31st Wine & Food Festival

The year was 1984. George Orwell’s dyspeptic vision had not taken place—far from it.

Thoughts were not about Big Brother at the confluence of the Concho Rivers. They were about wine.

Mike Ellington, owner of Pinkie’s Liquor Stores in West Texas, organized the state’s first festival devoted to Texas wines. It was held at Fort Concho; proceeds benefited San Angelo Cultural Affairs Council.

Thirty-one years later, we still celebrate, and San Angelo has bragging rights to the oldest wine festival in Texas. Thank you Mike; thank you Pinkie’s.
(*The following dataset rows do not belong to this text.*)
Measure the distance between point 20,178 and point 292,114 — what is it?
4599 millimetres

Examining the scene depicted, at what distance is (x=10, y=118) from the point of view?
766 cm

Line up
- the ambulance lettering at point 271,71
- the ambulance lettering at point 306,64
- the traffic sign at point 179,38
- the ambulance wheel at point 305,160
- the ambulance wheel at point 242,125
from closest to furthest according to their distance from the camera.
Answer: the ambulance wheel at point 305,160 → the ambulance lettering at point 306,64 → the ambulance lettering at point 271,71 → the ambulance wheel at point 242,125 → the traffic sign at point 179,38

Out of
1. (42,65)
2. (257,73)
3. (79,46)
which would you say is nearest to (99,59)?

The first stage of what is now a three-event celebration occurred in January when former White House Chef Walter Scheib dazzled diners with delightful stories and distinctive dishes.
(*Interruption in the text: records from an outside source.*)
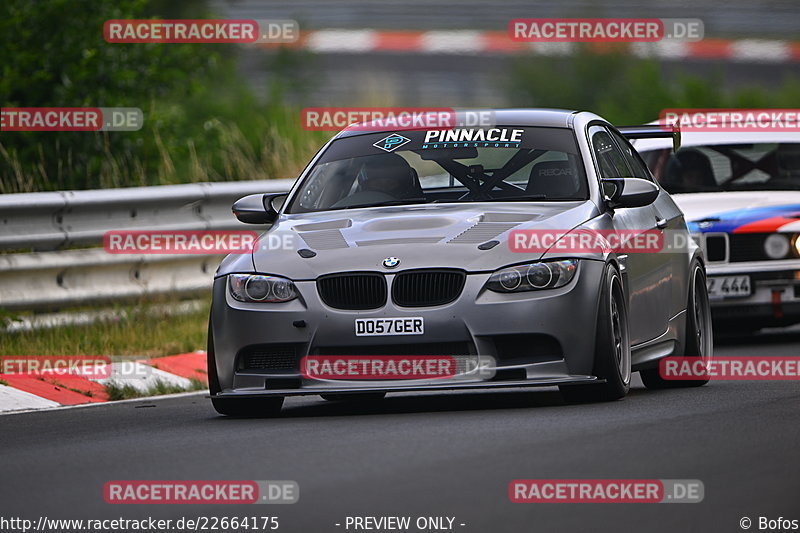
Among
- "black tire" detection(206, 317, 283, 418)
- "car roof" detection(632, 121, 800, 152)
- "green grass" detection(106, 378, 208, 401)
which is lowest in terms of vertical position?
"green grass" detection(106, 378, 208, 401)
Corks pop again Thursday, April 23, and Friday, April 24. Attend one or both events if you have even a passing interest in wine, food, or good times.

Thursday’s event—“Uncorked”—happens in the Cactus Hotel. Local restaurants serve specialties paired with a wine.

Friday’s event—“Fork & Cork Finale”—happens in The Stables at Fort Concho. It is a rip-roaring party with wine, beer, food, music, dancing, and whatever good times can be had within rules of decorum.

Cost is $50 for Uncorked, $40 for Fork & Cork Finale; the real deal is $75 for both.

The events benefit the San Angelo Cultural Affairs Council, a distinctly admirable entity. SACAC is dedicated to keeping San Angelo a tourist destination, cultural shinning light, and supporter of things that inspire better angels of our nature.

Call (325) 653-6793 for tickets. Advanced tickets are not required, but it helps planners to know how many are coming.

Tasting notes:

  • Duchman Family Winery Montepulciano 2012: Strikingly great earth, leather nose; black cherry, blackberry; very smooth, silky mouth, mild tannin, politely restrained oak, balancing acidity; delicious; Italian varietal, but this is 100 percent Texas juice. $11 (375 ml)
  • Messina Hof Cabernet Franc 2012: Rich, medium body, fruit forward palate pleaser; pepper and vanilla nose; blackberry, plum, cherry, herbal notes, pinch of tobacco; dry, low tannin, some acidity; good finish; nice Texas value. $13

Last round: Stone Age wine pairing: if it tried to eat us, serve red; if it tried to run away, serve white.